Passage for review:
+--

For decades, financial planning was compensated primarily by the insurance or investment products that were implemented at the end of the plan. But as advisors increasingly become more financial-planning centric, and bring financial advice to clients who don't necessarily want or need to implement products - they just want the advice - there is a growing desire from many advisors to simply get paid directly for the financial planning advice they provide and the plans they deliver. With the caveat that technically, it's not permissible to be paid a standalone fee for financial planning advice as a broker or insurance agent!
In this week’s #OfficeHours with @MichaelKitces, my Tuesday 1PM EST broadcast via Periscope, we explore how advisors are licensed to deliver financial advice, why you can't receive fee-for-service compensation through a broker-dealer or insurance agency, and how you must be registered in order to get paid a planning fee (if your firm will allow it!)!

+--

Entries provided:
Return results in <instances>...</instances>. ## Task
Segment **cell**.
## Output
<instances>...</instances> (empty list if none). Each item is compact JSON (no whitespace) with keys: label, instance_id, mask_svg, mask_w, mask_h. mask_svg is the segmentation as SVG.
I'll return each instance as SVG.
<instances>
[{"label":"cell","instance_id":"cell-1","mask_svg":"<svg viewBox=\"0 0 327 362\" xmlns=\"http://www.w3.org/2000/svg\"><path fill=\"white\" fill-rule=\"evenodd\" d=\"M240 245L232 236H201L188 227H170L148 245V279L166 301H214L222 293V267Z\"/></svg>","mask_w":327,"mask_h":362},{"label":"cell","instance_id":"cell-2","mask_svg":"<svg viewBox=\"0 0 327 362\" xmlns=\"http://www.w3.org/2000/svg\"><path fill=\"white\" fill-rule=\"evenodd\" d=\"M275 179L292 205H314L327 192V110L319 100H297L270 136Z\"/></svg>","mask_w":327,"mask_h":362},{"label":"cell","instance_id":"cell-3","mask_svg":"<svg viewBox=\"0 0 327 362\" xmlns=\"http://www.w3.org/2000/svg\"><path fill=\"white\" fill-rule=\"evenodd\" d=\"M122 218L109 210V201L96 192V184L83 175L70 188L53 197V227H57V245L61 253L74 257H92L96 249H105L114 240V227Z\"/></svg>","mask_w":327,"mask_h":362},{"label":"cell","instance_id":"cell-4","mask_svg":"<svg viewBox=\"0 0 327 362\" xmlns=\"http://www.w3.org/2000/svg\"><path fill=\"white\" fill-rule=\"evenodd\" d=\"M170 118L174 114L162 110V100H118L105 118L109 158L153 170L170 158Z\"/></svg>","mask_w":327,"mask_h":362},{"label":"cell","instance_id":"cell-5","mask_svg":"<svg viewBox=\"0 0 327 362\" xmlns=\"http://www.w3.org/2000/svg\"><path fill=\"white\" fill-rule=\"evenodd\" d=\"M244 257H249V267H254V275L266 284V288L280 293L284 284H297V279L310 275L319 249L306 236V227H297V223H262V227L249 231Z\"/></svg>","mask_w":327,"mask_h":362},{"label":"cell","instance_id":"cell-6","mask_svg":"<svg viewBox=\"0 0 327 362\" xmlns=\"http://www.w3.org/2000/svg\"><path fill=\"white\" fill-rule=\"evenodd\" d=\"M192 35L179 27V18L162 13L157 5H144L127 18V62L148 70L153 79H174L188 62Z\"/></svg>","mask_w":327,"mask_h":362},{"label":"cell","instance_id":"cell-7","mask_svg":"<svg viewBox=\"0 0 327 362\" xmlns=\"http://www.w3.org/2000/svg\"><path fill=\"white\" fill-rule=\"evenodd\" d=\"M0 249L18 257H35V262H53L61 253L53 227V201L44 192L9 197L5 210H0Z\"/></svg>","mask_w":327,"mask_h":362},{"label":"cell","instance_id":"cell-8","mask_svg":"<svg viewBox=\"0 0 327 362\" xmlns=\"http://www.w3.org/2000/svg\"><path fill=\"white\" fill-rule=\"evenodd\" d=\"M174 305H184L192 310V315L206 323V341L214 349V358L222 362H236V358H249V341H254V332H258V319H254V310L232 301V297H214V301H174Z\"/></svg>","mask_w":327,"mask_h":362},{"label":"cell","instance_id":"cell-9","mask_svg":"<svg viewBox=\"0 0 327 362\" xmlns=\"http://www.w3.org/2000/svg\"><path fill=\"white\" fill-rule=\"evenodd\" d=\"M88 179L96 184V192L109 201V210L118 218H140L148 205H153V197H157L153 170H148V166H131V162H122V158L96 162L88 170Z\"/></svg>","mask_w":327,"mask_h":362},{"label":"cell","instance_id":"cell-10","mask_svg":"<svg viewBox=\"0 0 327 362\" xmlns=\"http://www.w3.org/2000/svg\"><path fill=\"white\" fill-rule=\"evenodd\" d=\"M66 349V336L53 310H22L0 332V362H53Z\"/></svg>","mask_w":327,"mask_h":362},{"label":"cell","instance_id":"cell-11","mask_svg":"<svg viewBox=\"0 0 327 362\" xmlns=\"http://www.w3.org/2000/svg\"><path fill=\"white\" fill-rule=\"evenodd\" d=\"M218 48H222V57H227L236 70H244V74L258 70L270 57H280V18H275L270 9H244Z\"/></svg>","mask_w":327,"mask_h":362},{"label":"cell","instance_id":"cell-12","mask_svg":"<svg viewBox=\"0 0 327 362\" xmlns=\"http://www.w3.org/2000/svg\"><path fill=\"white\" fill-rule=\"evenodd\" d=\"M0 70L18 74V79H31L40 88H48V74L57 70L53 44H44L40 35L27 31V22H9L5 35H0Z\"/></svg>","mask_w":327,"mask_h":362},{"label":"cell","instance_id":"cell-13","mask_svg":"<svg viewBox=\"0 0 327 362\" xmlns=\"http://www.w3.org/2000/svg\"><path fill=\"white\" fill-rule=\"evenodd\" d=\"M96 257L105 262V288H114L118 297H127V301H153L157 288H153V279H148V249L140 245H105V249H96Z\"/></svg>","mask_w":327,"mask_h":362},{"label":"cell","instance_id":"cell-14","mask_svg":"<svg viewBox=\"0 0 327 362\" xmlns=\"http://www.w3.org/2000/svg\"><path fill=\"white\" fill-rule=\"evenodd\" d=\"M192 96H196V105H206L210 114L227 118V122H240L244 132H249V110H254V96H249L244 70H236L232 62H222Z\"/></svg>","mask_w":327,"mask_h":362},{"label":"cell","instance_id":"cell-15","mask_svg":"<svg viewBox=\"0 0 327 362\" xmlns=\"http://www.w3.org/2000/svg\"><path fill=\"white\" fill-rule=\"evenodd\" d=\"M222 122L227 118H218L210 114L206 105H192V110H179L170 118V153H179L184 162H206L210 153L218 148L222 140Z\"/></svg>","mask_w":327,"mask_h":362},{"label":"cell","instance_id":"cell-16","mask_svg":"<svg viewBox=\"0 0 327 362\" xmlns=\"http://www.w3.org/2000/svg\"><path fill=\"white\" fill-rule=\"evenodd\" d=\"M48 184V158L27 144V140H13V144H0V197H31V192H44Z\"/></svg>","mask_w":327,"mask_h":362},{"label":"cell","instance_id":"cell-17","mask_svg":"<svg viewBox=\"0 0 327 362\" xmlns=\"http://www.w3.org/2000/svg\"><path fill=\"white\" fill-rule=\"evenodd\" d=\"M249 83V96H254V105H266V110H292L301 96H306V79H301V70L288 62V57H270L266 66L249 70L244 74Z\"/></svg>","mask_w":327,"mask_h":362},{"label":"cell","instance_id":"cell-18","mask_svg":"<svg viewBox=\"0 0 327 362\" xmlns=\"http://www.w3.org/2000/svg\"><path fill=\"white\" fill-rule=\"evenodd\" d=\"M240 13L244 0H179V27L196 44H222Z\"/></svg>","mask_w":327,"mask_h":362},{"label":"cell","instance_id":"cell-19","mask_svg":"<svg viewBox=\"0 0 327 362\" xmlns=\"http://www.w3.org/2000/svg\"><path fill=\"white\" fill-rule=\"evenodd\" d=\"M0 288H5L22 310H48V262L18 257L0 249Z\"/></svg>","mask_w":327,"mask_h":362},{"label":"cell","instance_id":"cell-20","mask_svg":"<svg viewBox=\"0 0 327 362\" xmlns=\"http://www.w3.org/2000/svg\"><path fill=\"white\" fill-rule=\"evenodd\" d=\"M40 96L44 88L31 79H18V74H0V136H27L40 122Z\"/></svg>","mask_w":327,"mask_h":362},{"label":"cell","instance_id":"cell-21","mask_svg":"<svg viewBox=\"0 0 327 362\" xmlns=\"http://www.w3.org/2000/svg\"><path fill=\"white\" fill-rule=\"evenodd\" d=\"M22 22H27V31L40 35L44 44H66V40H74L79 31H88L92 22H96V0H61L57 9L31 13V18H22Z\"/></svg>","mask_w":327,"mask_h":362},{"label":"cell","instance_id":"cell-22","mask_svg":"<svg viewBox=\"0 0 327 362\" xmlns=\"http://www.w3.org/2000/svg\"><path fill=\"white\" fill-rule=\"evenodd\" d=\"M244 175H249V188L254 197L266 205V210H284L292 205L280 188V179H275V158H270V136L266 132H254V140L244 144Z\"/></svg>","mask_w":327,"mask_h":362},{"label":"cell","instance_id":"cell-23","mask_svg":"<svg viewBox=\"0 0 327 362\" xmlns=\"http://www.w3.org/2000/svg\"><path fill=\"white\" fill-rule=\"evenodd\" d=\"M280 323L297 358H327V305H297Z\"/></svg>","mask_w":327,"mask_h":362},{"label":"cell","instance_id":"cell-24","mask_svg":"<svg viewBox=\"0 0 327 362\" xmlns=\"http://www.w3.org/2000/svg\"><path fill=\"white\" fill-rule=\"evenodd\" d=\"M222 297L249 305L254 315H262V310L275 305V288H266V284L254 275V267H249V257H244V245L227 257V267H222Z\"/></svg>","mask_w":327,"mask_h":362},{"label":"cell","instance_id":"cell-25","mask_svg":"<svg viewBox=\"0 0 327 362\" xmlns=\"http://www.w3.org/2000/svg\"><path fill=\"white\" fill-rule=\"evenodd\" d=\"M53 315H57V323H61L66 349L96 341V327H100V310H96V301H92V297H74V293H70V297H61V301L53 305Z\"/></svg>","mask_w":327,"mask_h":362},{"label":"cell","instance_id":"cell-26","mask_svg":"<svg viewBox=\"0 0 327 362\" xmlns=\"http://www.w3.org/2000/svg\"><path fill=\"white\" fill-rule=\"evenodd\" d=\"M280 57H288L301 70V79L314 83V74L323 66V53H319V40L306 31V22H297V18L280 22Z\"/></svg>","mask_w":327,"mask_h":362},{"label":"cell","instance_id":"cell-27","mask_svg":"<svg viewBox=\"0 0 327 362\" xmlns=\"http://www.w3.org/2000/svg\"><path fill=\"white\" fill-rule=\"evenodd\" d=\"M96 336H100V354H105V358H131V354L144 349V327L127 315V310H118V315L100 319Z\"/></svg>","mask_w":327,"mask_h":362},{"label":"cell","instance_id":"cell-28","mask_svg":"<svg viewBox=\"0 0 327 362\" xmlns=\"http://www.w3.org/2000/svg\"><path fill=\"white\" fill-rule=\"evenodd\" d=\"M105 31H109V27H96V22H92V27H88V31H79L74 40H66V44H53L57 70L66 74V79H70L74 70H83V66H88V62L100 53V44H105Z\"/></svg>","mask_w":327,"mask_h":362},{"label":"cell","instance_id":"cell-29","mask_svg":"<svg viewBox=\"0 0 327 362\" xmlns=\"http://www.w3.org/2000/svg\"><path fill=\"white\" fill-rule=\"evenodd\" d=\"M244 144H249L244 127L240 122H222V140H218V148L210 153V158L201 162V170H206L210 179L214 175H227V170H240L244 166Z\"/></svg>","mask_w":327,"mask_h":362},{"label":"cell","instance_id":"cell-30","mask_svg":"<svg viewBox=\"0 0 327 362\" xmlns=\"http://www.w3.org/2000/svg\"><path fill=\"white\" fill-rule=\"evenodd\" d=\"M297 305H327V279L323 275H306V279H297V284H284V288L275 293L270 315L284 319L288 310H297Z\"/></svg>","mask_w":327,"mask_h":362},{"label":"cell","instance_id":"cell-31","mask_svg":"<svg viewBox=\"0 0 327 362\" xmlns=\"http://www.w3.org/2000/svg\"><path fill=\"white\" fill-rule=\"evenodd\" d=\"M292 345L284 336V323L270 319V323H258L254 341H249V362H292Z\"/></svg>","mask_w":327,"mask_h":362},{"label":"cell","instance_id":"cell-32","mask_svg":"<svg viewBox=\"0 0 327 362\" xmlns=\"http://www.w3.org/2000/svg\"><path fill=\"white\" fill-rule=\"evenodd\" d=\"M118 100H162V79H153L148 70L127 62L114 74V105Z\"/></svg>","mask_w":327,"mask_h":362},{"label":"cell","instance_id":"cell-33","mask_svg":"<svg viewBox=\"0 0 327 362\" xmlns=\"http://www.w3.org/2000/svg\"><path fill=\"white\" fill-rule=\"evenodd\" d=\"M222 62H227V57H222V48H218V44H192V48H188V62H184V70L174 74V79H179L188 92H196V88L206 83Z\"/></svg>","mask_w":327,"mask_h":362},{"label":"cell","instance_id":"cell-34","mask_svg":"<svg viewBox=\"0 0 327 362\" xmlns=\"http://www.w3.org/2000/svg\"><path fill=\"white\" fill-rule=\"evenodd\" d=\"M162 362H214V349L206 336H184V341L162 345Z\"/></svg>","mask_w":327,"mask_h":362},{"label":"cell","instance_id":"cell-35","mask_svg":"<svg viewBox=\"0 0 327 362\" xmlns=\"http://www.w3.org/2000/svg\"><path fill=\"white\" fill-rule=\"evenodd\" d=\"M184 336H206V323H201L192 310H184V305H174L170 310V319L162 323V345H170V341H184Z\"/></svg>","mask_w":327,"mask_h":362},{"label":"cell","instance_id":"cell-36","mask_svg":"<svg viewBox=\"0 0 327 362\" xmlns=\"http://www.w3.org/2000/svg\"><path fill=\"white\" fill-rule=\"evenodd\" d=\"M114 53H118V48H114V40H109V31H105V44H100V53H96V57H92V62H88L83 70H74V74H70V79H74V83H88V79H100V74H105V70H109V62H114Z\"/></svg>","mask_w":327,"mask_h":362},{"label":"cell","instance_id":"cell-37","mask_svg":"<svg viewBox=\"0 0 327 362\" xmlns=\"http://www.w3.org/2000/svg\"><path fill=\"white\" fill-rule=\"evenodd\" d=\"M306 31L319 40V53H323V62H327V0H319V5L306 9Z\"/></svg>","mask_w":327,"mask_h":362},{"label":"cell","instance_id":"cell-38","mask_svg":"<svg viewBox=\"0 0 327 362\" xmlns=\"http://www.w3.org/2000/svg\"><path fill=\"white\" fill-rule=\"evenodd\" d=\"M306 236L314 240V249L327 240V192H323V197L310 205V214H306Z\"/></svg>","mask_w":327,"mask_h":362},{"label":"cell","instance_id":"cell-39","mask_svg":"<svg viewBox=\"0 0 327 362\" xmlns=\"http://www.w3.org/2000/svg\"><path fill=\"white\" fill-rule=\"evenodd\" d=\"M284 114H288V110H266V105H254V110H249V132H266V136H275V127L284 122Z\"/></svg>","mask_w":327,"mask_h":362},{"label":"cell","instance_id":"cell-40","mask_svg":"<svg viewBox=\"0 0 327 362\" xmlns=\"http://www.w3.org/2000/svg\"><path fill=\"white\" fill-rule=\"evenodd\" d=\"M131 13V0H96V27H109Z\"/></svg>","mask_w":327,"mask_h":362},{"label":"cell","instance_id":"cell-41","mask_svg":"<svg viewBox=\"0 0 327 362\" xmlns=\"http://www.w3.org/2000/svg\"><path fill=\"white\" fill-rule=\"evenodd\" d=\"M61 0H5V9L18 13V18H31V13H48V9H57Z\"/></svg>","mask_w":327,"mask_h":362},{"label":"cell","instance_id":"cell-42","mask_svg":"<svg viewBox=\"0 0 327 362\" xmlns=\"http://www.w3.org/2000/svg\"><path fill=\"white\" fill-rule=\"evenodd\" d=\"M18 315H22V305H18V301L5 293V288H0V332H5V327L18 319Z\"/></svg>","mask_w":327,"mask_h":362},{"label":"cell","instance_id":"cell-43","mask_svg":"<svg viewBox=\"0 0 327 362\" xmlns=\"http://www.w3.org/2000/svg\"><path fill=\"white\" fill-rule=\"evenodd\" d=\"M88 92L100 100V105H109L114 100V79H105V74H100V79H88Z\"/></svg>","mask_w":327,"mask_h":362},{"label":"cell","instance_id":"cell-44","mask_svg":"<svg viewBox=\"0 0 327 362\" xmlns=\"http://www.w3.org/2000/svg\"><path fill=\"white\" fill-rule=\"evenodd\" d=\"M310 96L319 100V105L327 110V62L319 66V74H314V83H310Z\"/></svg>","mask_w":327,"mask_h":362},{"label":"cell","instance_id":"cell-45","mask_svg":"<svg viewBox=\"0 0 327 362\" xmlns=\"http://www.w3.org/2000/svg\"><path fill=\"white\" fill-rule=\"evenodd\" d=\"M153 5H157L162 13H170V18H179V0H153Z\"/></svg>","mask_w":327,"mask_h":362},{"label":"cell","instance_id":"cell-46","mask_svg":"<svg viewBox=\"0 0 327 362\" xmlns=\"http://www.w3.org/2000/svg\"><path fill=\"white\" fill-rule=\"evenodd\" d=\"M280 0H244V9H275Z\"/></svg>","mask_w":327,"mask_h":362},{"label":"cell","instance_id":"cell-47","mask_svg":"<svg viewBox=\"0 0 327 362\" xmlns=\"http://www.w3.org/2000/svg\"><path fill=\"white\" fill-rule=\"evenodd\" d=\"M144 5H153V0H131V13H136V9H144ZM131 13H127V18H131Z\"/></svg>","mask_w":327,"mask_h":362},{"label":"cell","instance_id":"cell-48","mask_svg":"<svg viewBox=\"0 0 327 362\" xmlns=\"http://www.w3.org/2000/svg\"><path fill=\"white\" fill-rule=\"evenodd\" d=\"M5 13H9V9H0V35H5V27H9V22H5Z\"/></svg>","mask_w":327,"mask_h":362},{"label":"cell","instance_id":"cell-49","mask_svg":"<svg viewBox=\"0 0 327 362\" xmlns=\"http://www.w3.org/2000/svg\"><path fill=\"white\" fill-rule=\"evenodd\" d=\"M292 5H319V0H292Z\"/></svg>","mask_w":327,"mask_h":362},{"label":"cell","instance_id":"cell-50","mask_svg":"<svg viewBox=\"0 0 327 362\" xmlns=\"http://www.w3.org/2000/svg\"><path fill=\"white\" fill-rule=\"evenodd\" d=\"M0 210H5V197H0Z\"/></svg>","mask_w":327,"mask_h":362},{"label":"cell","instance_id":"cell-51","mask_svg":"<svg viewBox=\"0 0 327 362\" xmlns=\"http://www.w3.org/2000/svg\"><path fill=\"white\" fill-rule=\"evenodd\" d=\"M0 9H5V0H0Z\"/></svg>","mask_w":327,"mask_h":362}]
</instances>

+--

Your objective:
Decide whether each statement agrees with the passage on financial planning fees, answering yes or no and quoting the deciding words: (a) The broadcast airs on Tuesdays at 1PM EST. (b) A broker or insurance agent may technically be paid a standalone fee for financial planning advice. (c) For decades, financial planning was paid for mainly through products implemented at the end of the plan. Rely only on the text about financial planning fees, not on the entries.

Answer box:
(a) Yes: "my Tuesday 1PM EST broadcast via Periscope"
(b) No: "technically, it's not permissible to be paid a standalone fee for financial planning advice as a broker or insurance agent"
(c) Yes: "compensated primarily by the insurance or investment products that were implemented at the end of the plan"